Each school has a generator that could keep electricity flowing but they run on gasoline. The Cascadia Quake, according to Goldfinger, may severely damage fuel stations.
“The generator would give us enough time until hopefully you could find a way to get fuel but if you really think of that in the grand scheme of things, obviously, fuel trucks are not going to be going up and down the freeway, not going to hap-pen,” Tucker said, citing reports that Interstate-5 will most likely be out of service.
“The reality is, it doesn’t matter because no one is going to have fuel — not in Eugene, Portland, Medford, no one,” he said. “What you do is you try to be as creative as possible under the circumstances. That’s one of the things I learned when I became an ALICE instructor, which is that, number one, there’s no way to prepare.
“You can have a plan, an understanding and the concept, but every situation acts different and what you have to be able to do is adapt and use whatever resources are available to you in every form,” said, Tucker, who added: “I’ll be honest; if that’s syphoning gas out of busses that are not moving or can’t be used — I mean, whatever it would take. Because again, the school isn’t just going to be for kids, it’s going to be for the community.”
The city of Cottage Grove approved a plan in 2016 for emergencies within the city.
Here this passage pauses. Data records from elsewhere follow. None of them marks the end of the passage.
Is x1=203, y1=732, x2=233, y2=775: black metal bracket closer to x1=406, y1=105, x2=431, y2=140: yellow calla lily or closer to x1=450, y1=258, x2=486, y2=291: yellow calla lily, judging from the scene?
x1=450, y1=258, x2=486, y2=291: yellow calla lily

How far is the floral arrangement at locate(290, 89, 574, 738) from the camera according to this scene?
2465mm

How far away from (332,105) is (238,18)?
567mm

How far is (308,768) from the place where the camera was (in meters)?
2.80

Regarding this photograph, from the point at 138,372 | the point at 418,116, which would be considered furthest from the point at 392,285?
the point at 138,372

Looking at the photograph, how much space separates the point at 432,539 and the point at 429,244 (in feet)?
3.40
It begins with an alert of incident from the city’s emergency program manager followed by an assessment of the incident between the city manager, incident commander and emergency manager.
City Hall is currently designated as the incident command center but that facility was built in the 1970s and may sustain serious damage in the event of the 9.0 earthquake. The alternate location is designated as the city shops.
Tucker said, in updating the district’s emergency plan, he looked at other buildings in the city and found it difficult to identify another building that could act as a community shelter.
South Lane School District may be housing children for weeks at a time with estimates of residents being able to make their way back to Cottage Grove varying widely based on the number of bridges down and the damage to infrastructure.
But the district’s plan does account for reconciling children with parents and, as Tucker noted, at some point, the Red Cross and other federal assistance would make its way to the area — alleviating some of the school district and city’s responsibility.
“We are as prepared as we can be,” Tucker said, noting the district’s update of the emergency plan and unpredictable nature of natural disasters.
Families should maintain an earthquake safety kit and have a plan in place in the event of a natural disaster.
For more information on how to be prepared, visit oregon.gov/DOGAMI/pages/emergencykit.aspx or additional site ore-gon.gov/oha/ph/preparedness/prepare/pages/prepareforearthquake.aspx
The Sentinel, in cooperation with the school district, opted not to publish some of the specific logistical details in the district’s emergency plan in order to assure the safety of students in the event of an emergency.